Two Papers on Python Language Features

Reviewed by Greg Wilson / 2021-08-17
Keywords: Programming Languages, Python

Most languages work very hard to preserve backward compatibility, even at the expense of present ease of use. The Python community's decision to release Python 3 in 2008 was therefore a step into the unknown, and one that took many years to pay off Ten years later, Malloy2018 found that most programmers were still using a backward-compatible subset of the language. Even now, more than a year after the end of official support for Python 2, I routinely encounter active projects that haven't upgraded and probably never will. My takeaway is that even if the name stays the same, something that is not backward-compatible is effectively a new language, and its creators have to expect that it will take years for the changes to be adopted.

Rather than looking at the before and after, Peng2021 looks at current usage (as of 2021). Its authors scanned 35 projects from 8 application domains containing 4.3 million lines of code to find out how often different features are used. I wasn't surprised to see single inheritance at the top of the list, but I was surprised that decorators came second. Keyword arguments, for loops, and nested classes are practically tied for third place; again, I wouldn't have predicted that nested classes were that heavily used, which makes me wonder whether my personal Python style is atypical or whether nested classes are just more common in domains I don't work in.

One cool thing about Peng et al's work is that the tool they use to scan projects is available on GitHub so that other researchers can extend it and/or re-do their analysis to see how feature use changes over time. I think programming languages would be more usable and more useful if their design was informed by studies like this and some of the others we have covered in the past.

Malloy2018 Brian A. Malloy and James F. Power: "An empirical analysis of the transition from Python 2 to Python 3". Empirical Software Engineering, 24(2), 2018, 10.1007/s10664-018-9637-2.

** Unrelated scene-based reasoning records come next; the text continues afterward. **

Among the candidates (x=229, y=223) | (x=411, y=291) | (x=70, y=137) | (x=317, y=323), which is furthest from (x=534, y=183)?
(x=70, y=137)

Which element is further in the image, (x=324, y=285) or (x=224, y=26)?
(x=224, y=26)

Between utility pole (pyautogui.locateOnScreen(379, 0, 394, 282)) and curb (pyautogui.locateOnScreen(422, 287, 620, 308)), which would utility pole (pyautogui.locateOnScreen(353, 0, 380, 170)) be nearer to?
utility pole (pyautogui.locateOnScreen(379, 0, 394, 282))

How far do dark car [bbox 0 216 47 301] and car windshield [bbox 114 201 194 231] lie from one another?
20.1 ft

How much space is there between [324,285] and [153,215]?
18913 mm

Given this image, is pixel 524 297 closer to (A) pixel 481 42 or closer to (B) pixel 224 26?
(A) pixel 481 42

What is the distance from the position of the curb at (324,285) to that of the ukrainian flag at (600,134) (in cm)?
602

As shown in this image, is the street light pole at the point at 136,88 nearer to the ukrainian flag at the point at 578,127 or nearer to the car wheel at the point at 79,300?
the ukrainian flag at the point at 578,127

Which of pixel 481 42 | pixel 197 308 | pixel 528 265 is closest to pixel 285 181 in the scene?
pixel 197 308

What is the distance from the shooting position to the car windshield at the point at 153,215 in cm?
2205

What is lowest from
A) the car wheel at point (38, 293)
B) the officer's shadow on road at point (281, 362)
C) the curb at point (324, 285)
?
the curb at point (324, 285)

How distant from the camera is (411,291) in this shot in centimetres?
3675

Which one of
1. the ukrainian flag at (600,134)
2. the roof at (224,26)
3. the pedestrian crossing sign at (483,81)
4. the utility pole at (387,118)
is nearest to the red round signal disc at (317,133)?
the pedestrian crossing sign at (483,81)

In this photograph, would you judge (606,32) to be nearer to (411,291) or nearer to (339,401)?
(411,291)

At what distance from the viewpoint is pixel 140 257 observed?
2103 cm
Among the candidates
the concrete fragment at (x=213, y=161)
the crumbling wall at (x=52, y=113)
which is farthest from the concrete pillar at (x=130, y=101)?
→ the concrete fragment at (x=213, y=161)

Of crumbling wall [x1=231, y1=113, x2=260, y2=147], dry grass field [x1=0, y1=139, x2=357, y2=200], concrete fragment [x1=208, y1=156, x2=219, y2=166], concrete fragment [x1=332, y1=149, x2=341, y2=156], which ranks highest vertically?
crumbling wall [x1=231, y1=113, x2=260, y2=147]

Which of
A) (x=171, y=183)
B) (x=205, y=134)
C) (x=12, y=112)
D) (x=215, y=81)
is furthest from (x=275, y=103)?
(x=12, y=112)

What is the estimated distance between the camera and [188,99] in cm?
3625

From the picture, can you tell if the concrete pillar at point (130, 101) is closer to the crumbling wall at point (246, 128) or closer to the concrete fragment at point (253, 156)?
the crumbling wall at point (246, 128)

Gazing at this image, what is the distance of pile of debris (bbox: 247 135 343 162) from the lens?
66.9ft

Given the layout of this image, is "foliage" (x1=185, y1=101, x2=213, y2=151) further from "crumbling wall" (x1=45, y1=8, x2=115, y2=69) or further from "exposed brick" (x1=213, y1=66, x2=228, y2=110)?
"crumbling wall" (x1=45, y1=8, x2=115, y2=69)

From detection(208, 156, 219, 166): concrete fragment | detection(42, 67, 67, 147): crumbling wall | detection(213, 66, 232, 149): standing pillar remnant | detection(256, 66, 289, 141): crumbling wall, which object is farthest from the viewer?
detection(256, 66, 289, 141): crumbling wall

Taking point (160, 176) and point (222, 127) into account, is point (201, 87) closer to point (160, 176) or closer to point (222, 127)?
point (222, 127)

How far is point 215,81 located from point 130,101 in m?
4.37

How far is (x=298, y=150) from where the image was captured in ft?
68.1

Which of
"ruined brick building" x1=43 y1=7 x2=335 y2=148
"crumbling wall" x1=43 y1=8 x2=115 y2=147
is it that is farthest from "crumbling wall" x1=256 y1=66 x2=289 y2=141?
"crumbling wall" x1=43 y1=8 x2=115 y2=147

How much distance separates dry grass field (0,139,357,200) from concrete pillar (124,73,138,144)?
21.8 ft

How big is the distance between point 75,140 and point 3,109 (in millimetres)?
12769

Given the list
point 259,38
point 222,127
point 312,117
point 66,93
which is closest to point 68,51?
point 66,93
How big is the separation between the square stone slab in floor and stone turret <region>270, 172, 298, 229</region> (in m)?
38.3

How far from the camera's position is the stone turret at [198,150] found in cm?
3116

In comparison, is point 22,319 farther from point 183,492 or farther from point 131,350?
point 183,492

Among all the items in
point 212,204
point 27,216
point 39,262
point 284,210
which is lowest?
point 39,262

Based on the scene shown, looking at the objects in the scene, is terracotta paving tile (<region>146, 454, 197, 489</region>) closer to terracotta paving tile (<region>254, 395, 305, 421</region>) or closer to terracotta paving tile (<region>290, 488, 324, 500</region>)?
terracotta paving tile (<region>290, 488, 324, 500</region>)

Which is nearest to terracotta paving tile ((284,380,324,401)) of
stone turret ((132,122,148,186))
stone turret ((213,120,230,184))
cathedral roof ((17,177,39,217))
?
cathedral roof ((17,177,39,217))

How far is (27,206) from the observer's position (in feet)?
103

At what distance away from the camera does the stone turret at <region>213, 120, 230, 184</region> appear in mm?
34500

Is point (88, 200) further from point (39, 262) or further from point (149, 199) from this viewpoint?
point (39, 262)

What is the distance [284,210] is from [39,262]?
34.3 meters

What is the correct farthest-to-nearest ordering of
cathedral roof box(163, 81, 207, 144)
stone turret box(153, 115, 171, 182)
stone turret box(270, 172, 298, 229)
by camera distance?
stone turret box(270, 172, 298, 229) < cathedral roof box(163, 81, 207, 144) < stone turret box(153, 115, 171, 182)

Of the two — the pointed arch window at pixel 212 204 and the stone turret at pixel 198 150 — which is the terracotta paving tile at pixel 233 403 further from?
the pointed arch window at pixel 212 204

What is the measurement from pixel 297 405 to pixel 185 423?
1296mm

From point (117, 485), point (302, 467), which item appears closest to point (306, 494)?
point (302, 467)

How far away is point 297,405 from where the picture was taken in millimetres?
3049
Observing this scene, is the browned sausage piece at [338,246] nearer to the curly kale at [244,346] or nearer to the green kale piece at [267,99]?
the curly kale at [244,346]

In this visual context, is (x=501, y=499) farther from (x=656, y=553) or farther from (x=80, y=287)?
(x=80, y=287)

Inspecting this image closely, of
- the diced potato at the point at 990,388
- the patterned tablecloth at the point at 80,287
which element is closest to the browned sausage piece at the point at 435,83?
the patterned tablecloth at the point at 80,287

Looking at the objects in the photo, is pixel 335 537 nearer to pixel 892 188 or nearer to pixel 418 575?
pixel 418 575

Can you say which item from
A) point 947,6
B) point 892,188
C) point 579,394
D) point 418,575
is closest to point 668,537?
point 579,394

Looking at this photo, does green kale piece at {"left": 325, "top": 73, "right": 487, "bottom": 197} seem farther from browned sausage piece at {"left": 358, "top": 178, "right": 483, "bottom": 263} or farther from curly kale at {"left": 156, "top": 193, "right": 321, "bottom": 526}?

Python is one of the most popular and widely adopted programming languages in use today. In 2008 the Python developers introduced a new version of the language, Python 3.0, that was not backward compatible with Python 2, initiating a transitional phase for Python software developers. In this paper, we describe a study that investigates the degree to which Python software developers are making the transition from Python 2 to Python 3. We have developed a Python compliance analyser, PyComply, and have analysed a previously studied corpus of Python applications called Qualitas. We use PyComply to measure and quantify the degree to which Python 3 features are being used, as well as the rate and context of their adoption in the Qualitas corpus. Our results indicate that Python software developers are not exploiting the new features and advantages of Python 3, but rather are choosing to retain backward compatibility with Python 2. Moreover, Python developers are confining themselves to a language subset, governed by the diminishing intersection of Python 2, which is not under development, and Python 3, which is under development with new features being introduced as the language continues to evolve.

Peng2021 Yun Peng, Yu Zhang, and Mingzhe Hu: "An Empirical Study for Common Language Features Used in Python Projects". 2021 IEEE International Conference on Software Analysis, Evolution and Reengineering (SANER), 10.1109/saner50967.2021.00012.

As a dynamic programming language, Python is widely used in many fields. For developers, various language features affect programming experience. For researchers, they affect the difficulty of developing tasks such as bug finding and compilation optimization. Former research has shown that programs with Python dynamic features are more change-prone. However, we know little about the use and impact of Python language features in real-world Python projects. To resolve these issues, we systematically analyze Python language features and propose a tool named PYSCAN to automatically identify the use of 22 kinds of common Python language features in 6 categories in Python source code. We conduct an empirical study on 35 popular Python projects from eight application domains, covering over 4.3 million lines of code, to investigate the the usage of these language features in the project. We find that single inheritance, decorator, keyword argument, for loops and nested classes are top 5 used language features. Meanwhile different domains of projects may prefer some certain language features. For example, projects in DevOps use exception handling frequently. We also conduct in-depth manual analysis to dig extensive using patterns of frequently but differently used language features: exceptions, decorators and nested classes/functions. We find that developers care most about ImportError when handling exceptions. With the empirical results and in-depth analysis, we conclude with some suggestions and a discussion of implications for three groups of persons in Python community: Python designers, Python compiler designers and Python developers.